- What you need to do
Transcribe the records in full; omit images.
(Beginning of Data supplied)
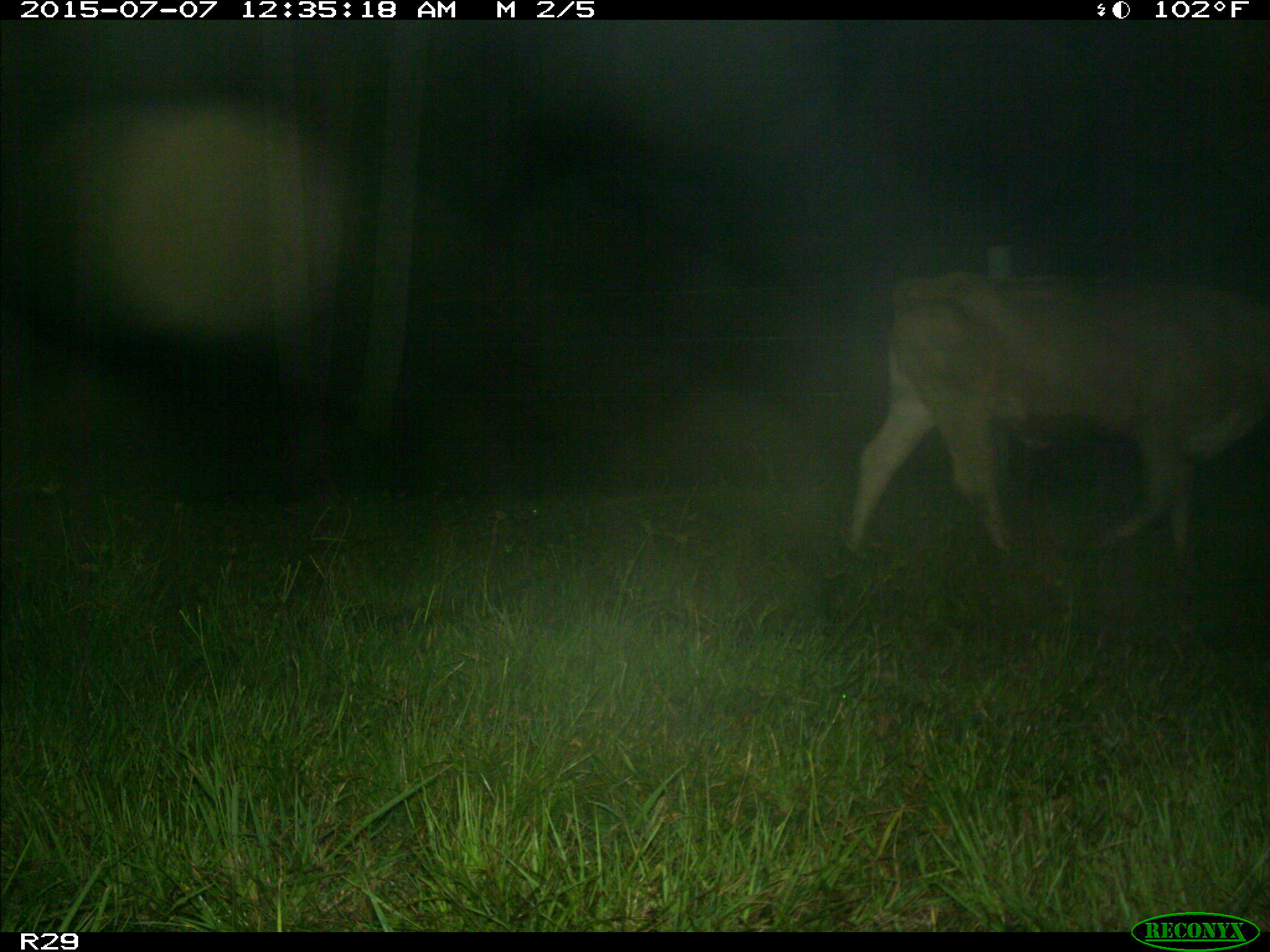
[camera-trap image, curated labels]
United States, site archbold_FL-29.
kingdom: Animalia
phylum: Chordata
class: Mammalia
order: Artiodactyla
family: Bovidae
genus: Bos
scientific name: Bos taurus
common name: domestic cow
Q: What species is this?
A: Bos taurus (domestic cow).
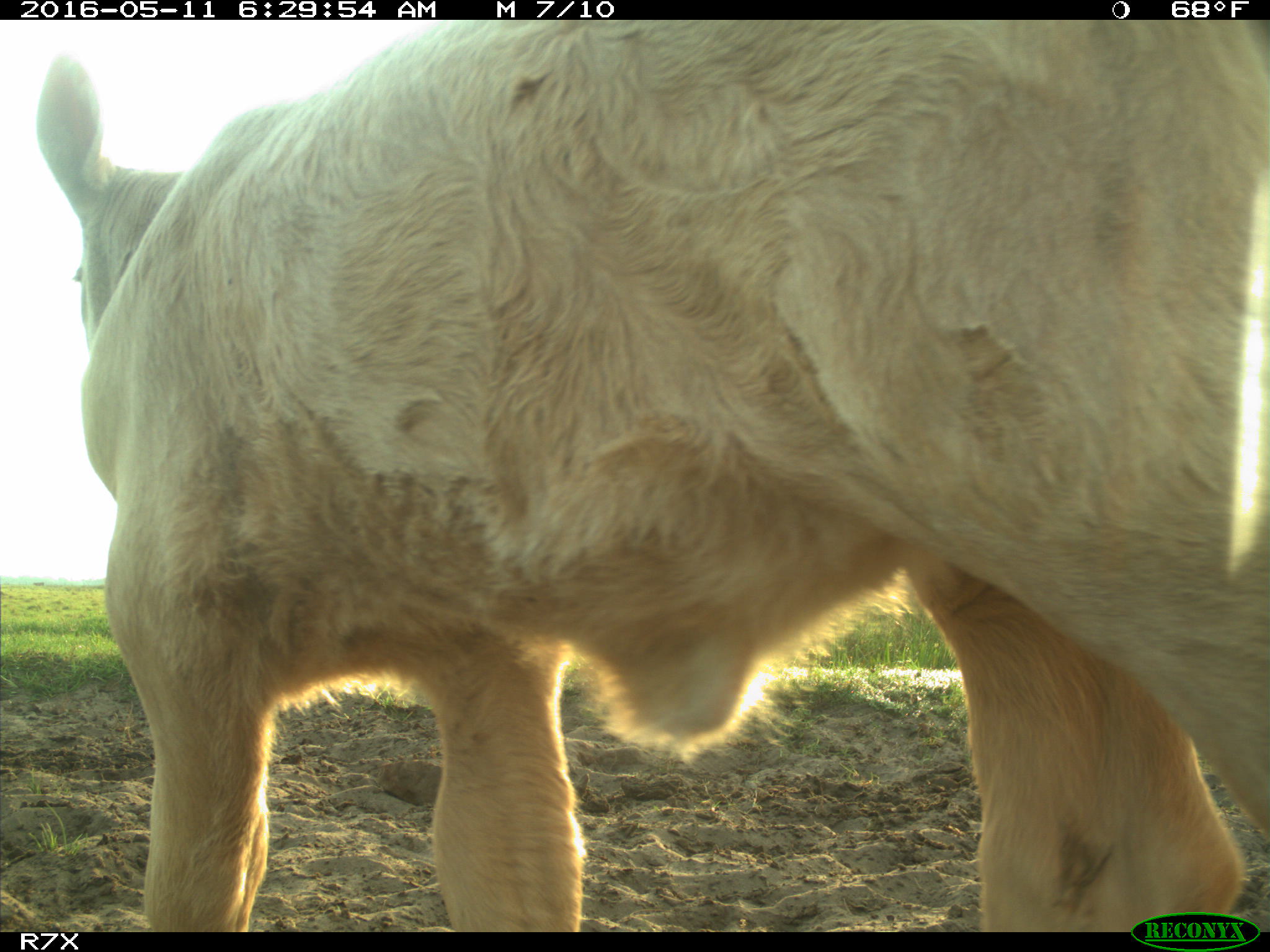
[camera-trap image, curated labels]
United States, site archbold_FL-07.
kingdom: Animalia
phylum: Chordata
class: Mammalia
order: Artiodactyla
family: Bovidae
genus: Bos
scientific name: Bos taurus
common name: domestic cow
(End of Data supplied)
- Task answer
[camera-trap image, curated labels]
United States, site archbold_FL-29.
kingdom: Animalia
phylum: Chordata
class: Mammalia
order: Artiodactyla
family: Bovidae
genus: Bos
scientific name: Bos taurus
common name: domestic cow
Q: What species is this?
A: Bos taurus (domestic cow).
[camera-trap image, curated labels]
United States, site archbold_FL-07.
kingdom: Animalia
phylum: Chordata
class: Mammalia
order: Artiodactyla
family: Bovidae
genus: Bos
scientific name: Bos taurus
common name: domestic cow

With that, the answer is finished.